Und das Beste dabei: Hier gibt es noch ganz viel Platz. |
Dampf steigt vom Motor auf, die Räder drehen kurz durch. Doch dann
finden die Reifen wieder mühsam Halt auf den glitschigen Flusskieseln .
Etwas mehr Gas und Ralph pflügt durch das hoch aufspritzende Wasser der
Cèze auf den Kiesstrand am Ufer. Und ist begeistert. So begeistert, dass
er sein Gefährt noch einmal in den strömenden Fluss hinein und wieder
herauslenkt.
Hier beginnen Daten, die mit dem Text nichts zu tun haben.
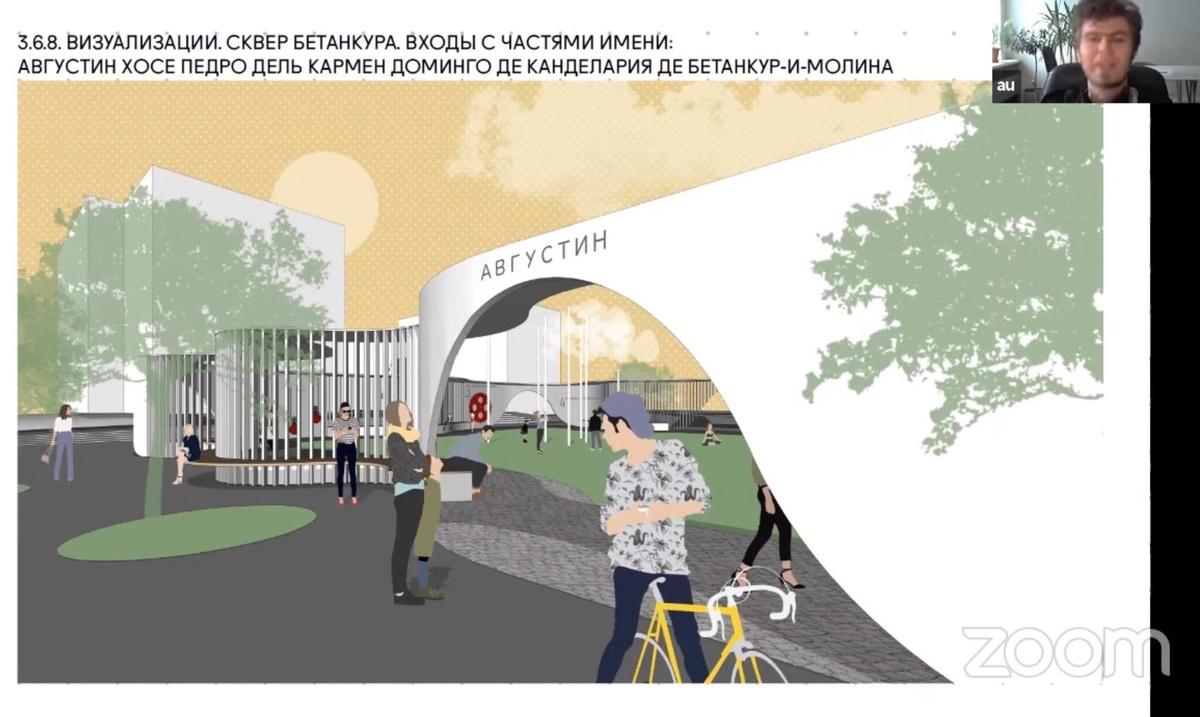 Ленин во ржи и навесы с подогревом: масштабная реконструкция ждет Нижегородскую ярмарку и прилегающие территории - фото 14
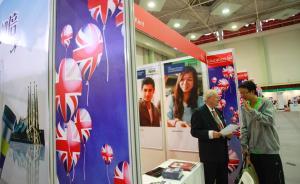ETS相关负责人:英国叫停托福考试后,报考人数仍在增长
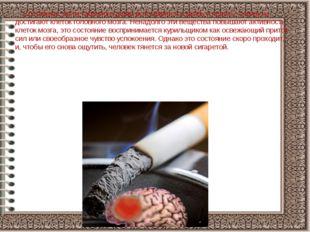 Составные части табачного дыма всасываются в кровь и через 2-3 минуты достиг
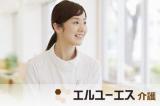 株式会社エルユーエス 神戸オフィス(104319)介護職(サービス付高齢者向け住宅での業務)のイメージ
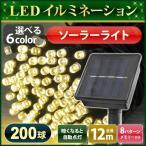 イルミネーション LED ソーラー 200球 イルミネーションライト 12m ブルー ホワイト シャンパン ミックス 自動点灯 防水 防滴 防雨 kagayaki
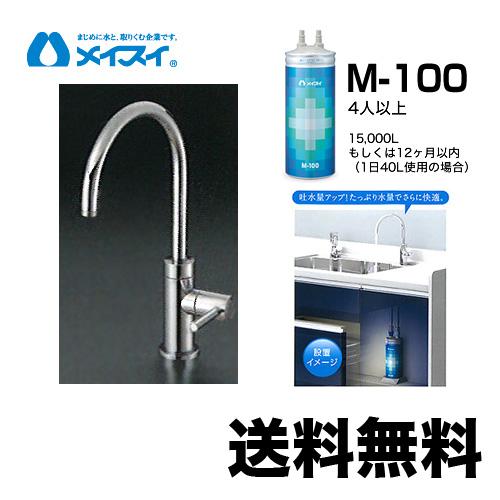 送料無料 浄水器 海外輸入 工事見積無料 カートリッジ メイスイ 定番スタイル M-100-FA4C カートリッジM-100タイプ アンダーシンク型 ビルトイン浄水器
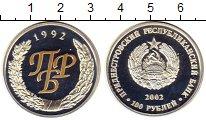 Изображение Монеты Приднестровье 100 рублей 2002 Серебро Proof 10 лет ПБР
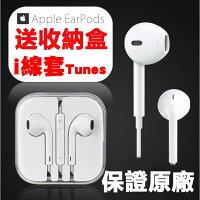 Apple 蘋果商品推薦蘋果 原廠 耳機 送收納盒+i線套Tunes 配件 蘋果 Apple Earpods iPhone 原廠線控耳機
Zeit, um die faszinierende Umgebung zu genießen, den Blick
auf die senkrecht aus dem Fluss emporwachsenden Felsen zu werfen, hat er
dabei nicht. Erst, als er die 500 Kubik seines Motors zu Ruhe kommen
lässt und sich umsieht, den Blick zur untergehenden Sonne schweifen
lässt, gibt es Momente der Muße. Jahrtausende hat der Fluss gebraucht,
um sich in das harte Gestein hineinzufressen, einen Canyon zu schaffen
mit schroffen, senkrechten Wänden, aber auch einsamen Plätzchen am
lauschigen Flussufer oder auf kleinen Inseln mit runden Flusskieseln, wo
man die Füße ins klare Wasser strecken kann.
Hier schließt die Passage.